## THE EXERCISE
Rewrite every entry below, replacing "side mirror" with "wing mirror" and keeping everything else the same. Don't include the pictures.

## STORED RECORDS
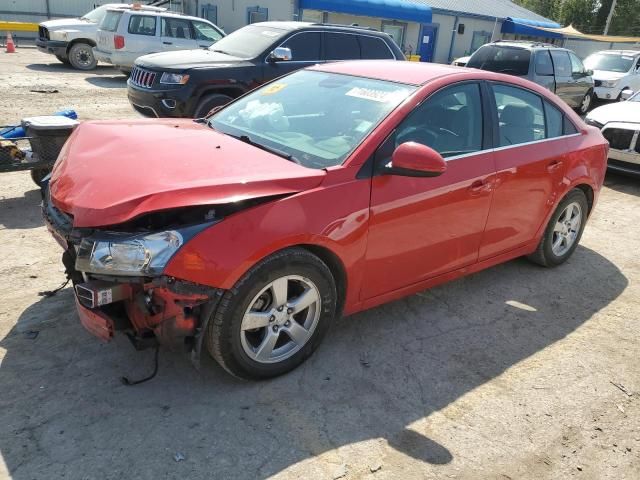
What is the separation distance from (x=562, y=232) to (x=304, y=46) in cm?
554

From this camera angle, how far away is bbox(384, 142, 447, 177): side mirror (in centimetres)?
303

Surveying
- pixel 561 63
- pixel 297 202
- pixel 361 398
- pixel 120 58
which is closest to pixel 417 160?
pixel 297 202

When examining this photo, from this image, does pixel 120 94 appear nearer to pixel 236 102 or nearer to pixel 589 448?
pixel 236 102

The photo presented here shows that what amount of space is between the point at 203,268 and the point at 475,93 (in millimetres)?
2421

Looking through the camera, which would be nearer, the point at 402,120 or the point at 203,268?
the point at 203,268

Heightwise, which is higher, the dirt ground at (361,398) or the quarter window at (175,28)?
the quarter window at (175,28)

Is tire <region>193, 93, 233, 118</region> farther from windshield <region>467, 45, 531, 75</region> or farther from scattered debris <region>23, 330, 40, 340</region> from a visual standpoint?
windshield <region>467, 45, 531, 75</region>

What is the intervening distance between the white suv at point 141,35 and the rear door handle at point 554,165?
1232 centimetres

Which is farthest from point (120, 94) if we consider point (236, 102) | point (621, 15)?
point (621, 15)

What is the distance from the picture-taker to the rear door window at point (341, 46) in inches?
354

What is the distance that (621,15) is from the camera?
5450 centimetres

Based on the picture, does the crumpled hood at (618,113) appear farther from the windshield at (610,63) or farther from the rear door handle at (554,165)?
the windshield at (610,63)

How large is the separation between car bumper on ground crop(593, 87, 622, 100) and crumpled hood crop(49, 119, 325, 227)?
15794 mm

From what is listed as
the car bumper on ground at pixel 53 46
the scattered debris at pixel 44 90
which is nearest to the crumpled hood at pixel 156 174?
the scattered debris at pixel 44 90
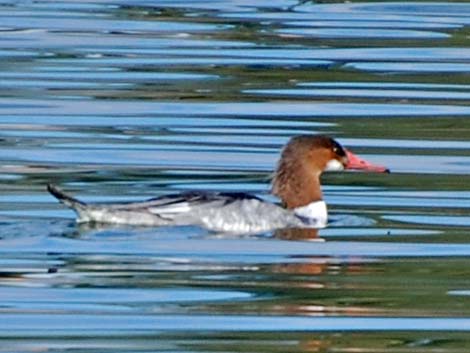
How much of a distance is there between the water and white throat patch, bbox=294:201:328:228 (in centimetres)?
11

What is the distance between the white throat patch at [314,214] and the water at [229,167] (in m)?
0.11

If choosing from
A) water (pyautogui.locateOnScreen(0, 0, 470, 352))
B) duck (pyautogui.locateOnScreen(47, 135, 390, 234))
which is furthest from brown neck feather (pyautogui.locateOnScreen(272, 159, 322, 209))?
water (pyautogui.locateOnScreen(0, 0, 470, 352))

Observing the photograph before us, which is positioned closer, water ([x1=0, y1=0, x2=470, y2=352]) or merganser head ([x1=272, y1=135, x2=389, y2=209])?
water ([x1=0, y1=0, x2=470, y2=352])

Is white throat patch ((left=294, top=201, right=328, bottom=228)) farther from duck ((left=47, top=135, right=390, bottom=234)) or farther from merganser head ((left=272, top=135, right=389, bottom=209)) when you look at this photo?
merganser head ((left=272, top=135, right=389, bottom=209))

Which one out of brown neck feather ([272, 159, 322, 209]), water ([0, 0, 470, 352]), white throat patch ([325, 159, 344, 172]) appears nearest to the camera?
water ([0, 0, 470, 352])

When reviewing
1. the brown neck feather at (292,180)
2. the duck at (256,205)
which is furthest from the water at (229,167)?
the brown neck feather at (292,180)

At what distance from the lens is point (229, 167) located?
52.3 feet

## THE OUTPUT
What is the separation distance from (x=562, y=232) to (x=304, y=46) in cm?
554

From this camera angle, how far away is bbox(384, 142, 447, 177): wing mirror (in centimetres)?
303

Surveying
- pixel 561 63
- pixel 297 202
- pixel 361 398
- pixel 120 58
which is closest to pixel 417 160?
pixel 297 202

When examining this photo, from this image, does pixel 120 94 appear nearer to pixel 236 102 or nearer to pixel 589 448?
pixel 236 102

The photo presented here shows that what amount of space is between the point at 203,268 and the point at 475,93 (in millimetres)?
2421

Looking through the camera, which would be nearer, the point at 402,120 or the point at 203,268?
the point at 203,268

Heightwise, which is higher, the dirt ground at (361,398) or the quarter window at (175,28)?
the quarter window at (175,28)

Is tire <region>193, 93, 233, 118</region> farther from windshield <region>467, 45, 531, 75</region> or farther from scattered debris <region>23, 330, 40, 340</region> from a visual standpoint?
windshield <region>467, 45, 531, 75</region>

What is the intervening distance between the white suv at point 141,35 and the rear door handle at point 554,165?
1232 centimetres

Which is farthest from point (120, 94) if we consider point (236, 102) | point (621, 15)?
point (621, 15)

What is the distance from the picture-taker to the rear door window at point (341, 46) in inches?
354

What is the distance that (621,15) is from the camera?
5450 centimetres

Based on the picture, does the crumpled hood at (618,113) appear farther from the windshield at (610,63) or farther from the rear door handle at (554,165)?
the windshield at (610,63)

How large is the separation between car bumper on ground crop(593, 87, 622, 100) and crumpled hood crop(49, 119, 325, 227)?
15794 mm

From what is listed as
the car bumper on ground at pixel 53 46
the scattered debris at pixel 44 90
which is nearest to the crumpled hood at pixel 156 174?
the scattered debris at pixel 44 90
How much of a distance is there between the water and white throat patch, bbox=294:201:328:228 (in centimetres)?
11

What is the distance between the white throat patch at [314,214] and the water at [229,167] (in m)?
0.11

If choosing from
A) water (pyautogui.locateOnScreen(0, 0, 470, 352))
B) duck (pyautogui.locateOnScreen(47, 135, 390, 234))
which is furthest from brown neck feather (pyautogui.locateOnScreen(272, 159, 322, 209))?
water (pyautogui.locateOnScreen(0, 0, 470, 352))

Observing the photograph before us, which is positioned closer, water ([x1=0, y1=0, x2=470, y2=352]) or merganser head ([x1=272, y1=135, x2=389, y2=209])?
water ([x1=0, y1=0, x2=470, y2=352])

Is white throat patch ((left=294, top=201, right=328, bottom=228)) farther from duck ((left=47, top=135, right=390, bottom=234)) or farther from merganser head ((left=272, top=135, right=389, bottom=209)) when you look at this photo?
merganser head ((left=272, top=135, right=389, bottom=209))

Which one out of brown neck feather ([272, 159, 322, 209]), water ([0, 0, 470, 352]), white throat patch ([325, 159, 344, 172]) appears nearest to the camera?
water ([0, 0, 470, 352])

When reviewing
1. the brown neck feather at (292,180)
2. the duck at (256,205)
which is furthest from the water at (229,167)?
the brown neck feather at (292,180)

At what distance from the lens is point (229, 167) located?
52.3 feet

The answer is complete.